According to a statement, the accord was signed on Friday after two days of talks in Ghana's capital Accra.

Under the terms of the deal, rebel forces holding the north of the West African country will start disarming by 15 October after political reforms, which were first agreed on in a January 2003 peace agreement, are implemented by the end of August.

Ivory Coast's conflict mushroomed out of a coup attempt in September 2002. Although a peace deal was struck four months later and hostilities declared over in July 2003, the country has remained mired in an uneasy stalemate.

The statement said Ivory Coast President Laurent Gbagbo had pledged to use his constitutional powers to push through an amendment to an article in the constitution which prevents an opposition leader from running for head of state.

A million uprooted

A dozen African presidents attended the summit in Ghana to pressure Gbagbo and rebels, known as the New Forces, to strike a deal and bring an end to a civil war in which thousands died and more than a million people were uprooted from their homes.

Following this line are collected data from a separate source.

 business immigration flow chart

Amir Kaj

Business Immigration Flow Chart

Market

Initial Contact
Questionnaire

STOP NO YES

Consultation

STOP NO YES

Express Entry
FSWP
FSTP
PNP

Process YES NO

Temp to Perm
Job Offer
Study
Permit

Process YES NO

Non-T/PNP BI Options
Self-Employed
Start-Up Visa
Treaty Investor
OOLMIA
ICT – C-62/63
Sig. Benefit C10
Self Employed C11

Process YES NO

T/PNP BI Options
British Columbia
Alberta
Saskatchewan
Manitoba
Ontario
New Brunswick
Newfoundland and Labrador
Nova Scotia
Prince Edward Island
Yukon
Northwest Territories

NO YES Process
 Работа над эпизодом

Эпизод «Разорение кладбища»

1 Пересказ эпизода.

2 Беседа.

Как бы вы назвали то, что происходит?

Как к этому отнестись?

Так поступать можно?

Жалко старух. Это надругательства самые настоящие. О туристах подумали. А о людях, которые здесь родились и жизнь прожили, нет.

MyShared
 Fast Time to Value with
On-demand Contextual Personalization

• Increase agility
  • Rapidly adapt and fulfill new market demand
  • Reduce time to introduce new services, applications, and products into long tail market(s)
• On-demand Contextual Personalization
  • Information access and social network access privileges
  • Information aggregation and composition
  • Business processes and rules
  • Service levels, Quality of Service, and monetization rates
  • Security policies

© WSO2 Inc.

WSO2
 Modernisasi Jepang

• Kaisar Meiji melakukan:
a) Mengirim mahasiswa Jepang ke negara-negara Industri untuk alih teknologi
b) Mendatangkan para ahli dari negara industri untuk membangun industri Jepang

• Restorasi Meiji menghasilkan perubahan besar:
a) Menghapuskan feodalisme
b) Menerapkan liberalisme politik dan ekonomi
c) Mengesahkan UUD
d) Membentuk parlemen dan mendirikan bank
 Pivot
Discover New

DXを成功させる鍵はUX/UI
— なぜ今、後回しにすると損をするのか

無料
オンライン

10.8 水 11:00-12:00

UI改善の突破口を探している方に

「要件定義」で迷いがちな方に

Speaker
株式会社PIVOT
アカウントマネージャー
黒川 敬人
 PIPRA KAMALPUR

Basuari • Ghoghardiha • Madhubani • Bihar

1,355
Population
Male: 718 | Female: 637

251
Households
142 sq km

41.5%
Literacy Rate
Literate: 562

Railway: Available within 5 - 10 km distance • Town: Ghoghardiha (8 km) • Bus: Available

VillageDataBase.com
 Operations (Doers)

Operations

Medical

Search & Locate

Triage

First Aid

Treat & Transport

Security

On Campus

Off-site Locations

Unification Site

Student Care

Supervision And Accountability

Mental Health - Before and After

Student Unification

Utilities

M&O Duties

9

"Ivory Coast is so strategic in the affairs of Africa and especially West Africa that we all thought we should not sit by and let a sister nation fail," Ghana's President John Kufuor told a news conference.

Between the two sides are 4,000 French soldiers and another 6,240 troops sent by the UN, mainly from Pakistan and Morocco, who are policing a confidence zone around the ceasefire line which bisects the nation.  

UN Secretary General Kofi Annan said a power-sharing government, which has effectively been defunct since opposition and rebel ministers walked out this year, would resume work unchanged with a cabinet meeting to be called within a week.

The crisis has disrupted Ivory Coast's once powerful economy, underpinned by cocoa, rubber, coffee, palm oil, timber and cotton, and has also deprived landlocked neighbours such as Mali and Burkina Faso access to its two Atlantic ports.